As a college student who will graduate in less than a year, I am thinking seriously about my financial future. Thus while the task of finding a job and building a career can be fun and exciting, it also involves the careful planning that comes with preparing to make prudent use of my money. In considering various types of investments that are currently available, CDs (or Certificates of Deposit) have periodically crossed my mind. If you are interested in CDs as well, there are at least three things that you should know about them:
In defining the certificate of deposit, The Wall Street Journal notes that they are low-risk investments suitable for cash you won’t be in need of for months or years. If the money is left alone during the period of investment (which is deemed a “term” or “duration”), the bank will pay you with an interest rate that is slightly higher than what you would have received from a checking account or money market. Although one can make a substantive amount of money with the CD, it is considered to be a relatively low-return investment.
2. Risk Level
In discussing certificate of deposit basics, The Wall Street Journal states that they are one of the safest types of investments a person could make. This is the case given that the interest rate is predetermined. Moreover, you are guaranteed to receive back what you’ve put in as well as interest. Moreover, your CD will likely be insured for up to $250,000 by the FDIC.
There are a variety of CD types, and familiarizing yourself with them can better equip you to decide which is right for you. Here are several kinds:
1. Traditional CD: With this CD type, you will receive a fixed interest rate for a term. Once the term is complete, you can either withdraw your money or put it in another CD. If you withdraw before the CD matures, you may be faced with a large penalty.
2. Bump-Up CD: With this type of account, you can swap your current CDs interest rate for a higher one given that the rate on new CDs with a similar duration go up during the period in which you invest. The majority of the institutions that offer this kind of CD allow you to “bump up” once during the CD term and retain the new interest rate for the remainder of the old CDs term.

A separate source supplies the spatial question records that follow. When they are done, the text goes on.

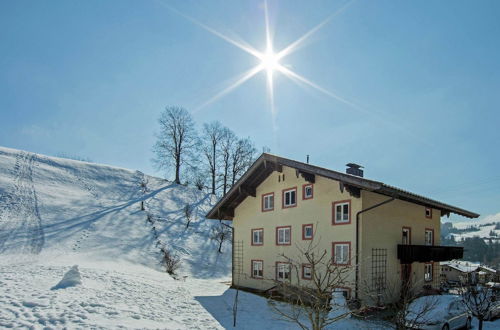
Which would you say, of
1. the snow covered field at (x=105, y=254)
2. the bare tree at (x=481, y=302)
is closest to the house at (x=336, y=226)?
the bare tree at (x=481, y=302)

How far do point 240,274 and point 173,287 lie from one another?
17.2 feet

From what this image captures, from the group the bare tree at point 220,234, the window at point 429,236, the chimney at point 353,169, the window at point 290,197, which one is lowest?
the bare tree at point 220,234

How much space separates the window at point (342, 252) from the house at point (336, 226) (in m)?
0.04

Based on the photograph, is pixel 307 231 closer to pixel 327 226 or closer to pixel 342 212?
pixel 327 226

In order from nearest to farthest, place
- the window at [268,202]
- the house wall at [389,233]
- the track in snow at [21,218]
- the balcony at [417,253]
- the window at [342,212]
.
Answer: the house wall at [389,233], the window at [342,212], the balcony at [417,253], the window at [268,202], the track in snow at [21,218]

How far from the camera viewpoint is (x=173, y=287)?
17.7 m

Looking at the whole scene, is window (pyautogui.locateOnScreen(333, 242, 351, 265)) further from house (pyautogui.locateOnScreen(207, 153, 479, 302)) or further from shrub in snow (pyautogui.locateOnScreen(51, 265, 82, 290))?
shrub in snow (pyautogui.locateOnScreen(51, 265, 82, 290))

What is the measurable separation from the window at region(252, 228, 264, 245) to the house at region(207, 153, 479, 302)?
0.06 metres

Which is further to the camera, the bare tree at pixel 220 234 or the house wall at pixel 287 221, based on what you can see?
the bare tree at pixel 220 234

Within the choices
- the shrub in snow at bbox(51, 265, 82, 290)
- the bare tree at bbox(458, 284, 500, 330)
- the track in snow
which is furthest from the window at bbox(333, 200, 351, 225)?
the track in snow

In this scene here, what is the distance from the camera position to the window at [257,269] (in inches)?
783

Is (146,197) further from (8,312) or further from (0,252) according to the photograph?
(8,312)

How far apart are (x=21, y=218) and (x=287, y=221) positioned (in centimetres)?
2209

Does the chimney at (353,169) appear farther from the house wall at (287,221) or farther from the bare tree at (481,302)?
the bare tree at (481,302)
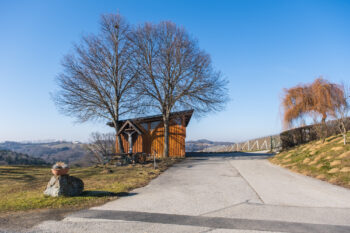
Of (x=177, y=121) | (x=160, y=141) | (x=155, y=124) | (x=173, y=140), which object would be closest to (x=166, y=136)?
(x=173, y=140)

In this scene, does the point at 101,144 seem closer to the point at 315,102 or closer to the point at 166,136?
the point at 166,136

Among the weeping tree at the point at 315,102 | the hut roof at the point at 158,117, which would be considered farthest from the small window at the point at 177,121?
the weeping tree at the point at 315,102

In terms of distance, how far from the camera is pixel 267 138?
32156 mm

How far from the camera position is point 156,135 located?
74.7 feet

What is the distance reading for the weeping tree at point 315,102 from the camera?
612 inches

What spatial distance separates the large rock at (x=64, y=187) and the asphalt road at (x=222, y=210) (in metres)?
1.51

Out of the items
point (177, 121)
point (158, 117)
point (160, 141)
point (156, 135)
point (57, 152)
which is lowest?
point (57, 152)

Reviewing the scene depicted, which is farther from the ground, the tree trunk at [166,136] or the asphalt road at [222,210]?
the tree trunk at [166,136]

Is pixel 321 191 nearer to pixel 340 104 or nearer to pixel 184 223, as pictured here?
pixel 184 223

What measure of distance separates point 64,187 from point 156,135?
615 inches

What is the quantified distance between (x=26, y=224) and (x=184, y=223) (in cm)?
346

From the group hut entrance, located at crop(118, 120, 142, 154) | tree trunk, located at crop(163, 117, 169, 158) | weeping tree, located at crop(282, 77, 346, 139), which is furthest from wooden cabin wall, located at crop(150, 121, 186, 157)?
weeping tree, located at crop(282, 77, 346, 139)

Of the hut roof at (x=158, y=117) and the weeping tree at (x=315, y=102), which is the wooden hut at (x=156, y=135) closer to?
the hut roof at (x=158, y=117)

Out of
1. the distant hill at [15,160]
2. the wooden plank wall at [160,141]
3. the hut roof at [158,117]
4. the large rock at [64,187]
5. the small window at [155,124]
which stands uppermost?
the hut roof at [158,117]
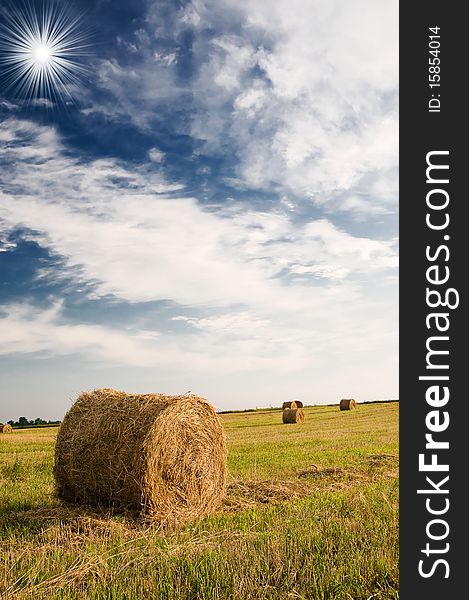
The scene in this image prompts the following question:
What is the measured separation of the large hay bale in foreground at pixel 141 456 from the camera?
895cm

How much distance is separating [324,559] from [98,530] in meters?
3.32

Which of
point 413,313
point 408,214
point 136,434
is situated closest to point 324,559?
point 413,313

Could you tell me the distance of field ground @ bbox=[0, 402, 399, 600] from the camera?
5023 mm

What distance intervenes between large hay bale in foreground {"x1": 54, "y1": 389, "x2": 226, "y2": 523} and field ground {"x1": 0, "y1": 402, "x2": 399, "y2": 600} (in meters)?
0.38

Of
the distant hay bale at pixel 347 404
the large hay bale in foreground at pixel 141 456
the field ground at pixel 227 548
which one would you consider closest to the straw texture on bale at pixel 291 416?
the distant hay bale at pixel 347 404

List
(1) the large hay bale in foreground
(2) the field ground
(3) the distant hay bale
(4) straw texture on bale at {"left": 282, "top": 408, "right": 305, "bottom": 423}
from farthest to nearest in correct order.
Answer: (3) the distant hay bale
(4) straw texture on bale at {"left": 282, "top": 408, "right": 305, "bottom": 423}
(1) the large hay bale in foreground
(2) the field ground

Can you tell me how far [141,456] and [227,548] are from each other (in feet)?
10.4

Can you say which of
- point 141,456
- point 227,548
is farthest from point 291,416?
point 227,548

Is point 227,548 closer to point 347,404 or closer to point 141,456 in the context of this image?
point 141,456

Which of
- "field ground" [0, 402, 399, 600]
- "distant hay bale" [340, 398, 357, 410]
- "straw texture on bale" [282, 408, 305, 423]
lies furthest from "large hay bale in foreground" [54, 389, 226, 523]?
"distant hay bale" [340, 398, 357, 410]

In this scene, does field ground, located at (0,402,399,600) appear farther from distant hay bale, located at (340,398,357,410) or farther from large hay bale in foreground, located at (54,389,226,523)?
distant hay bale, located at (340,398,357,410)

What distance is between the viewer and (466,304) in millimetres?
4430

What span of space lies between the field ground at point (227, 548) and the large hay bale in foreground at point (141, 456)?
14.8 inches

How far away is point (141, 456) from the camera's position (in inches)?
352
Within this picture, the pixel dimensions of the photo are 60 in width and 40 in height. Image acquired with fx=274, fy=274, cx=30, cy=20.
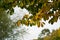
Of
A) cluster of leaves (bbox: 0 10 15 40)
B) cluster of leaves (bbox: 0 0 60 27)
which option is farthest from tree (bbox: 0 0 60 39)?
cluster of leaves (bbox: 0 10 15 40)

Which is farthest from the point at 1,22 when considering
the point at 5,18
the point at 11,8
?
the point at 11,8

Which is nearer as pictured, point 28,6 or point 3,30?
point 28,6

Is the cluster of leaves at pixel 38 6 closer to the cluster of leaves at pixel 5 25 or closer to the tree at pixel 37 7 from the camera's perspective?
the tree at pixel 37 7

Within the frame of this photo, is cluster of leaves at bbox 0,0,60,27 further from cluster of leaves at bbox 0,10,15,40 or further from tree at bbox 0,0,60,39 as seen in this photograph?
cluster of leaves at bbox 0,10,15,40

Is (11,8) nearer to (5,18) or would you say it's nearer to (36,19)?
(36,19)

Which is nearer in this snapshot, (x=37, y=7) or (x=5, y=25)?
(x=37, y=7)

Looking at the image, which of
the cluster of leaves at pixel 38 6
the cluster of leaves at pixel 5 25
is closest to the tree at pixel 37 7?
the cluster of leaves at pixel 38 6

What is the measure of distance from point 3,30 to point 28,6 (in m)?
16.2

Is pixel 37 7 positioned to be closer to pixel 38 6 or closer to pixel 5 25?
pixel 38 6

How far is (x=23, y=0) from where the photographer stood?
15.0 feet

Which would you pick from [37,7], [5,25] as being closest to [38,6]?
[37,7]

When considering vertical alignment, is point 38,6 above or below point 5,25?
below

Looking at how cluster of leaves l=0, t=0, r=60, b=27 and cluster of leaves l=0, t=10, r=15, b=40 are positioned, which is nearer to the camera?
cluster of leaves l=0, t=0, r=60, b=27

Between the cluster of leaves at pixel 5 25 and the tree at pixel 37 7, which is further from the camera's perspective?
the cluster of leaves at pixel 5 25
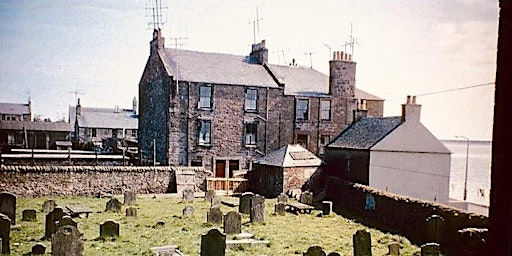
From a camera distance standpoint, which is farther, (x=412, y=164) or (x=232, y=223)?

3. Liquid CD: With a liquid CD, you can withdraw a portion of your deposit without incurring a penalty. Generally, the interest rate for this type of CD is a bit lower than the others. Nevertheless, the rate is still greater than what you would attain with a money market account.
Although there are a variety of ways that an individual can begin developing or continue growing wealth, investing in CDs could be a viable option for many people. In light of the fact that they have relatively low risk rates as well as a high security level, they may be the right investment option for you. Good luck!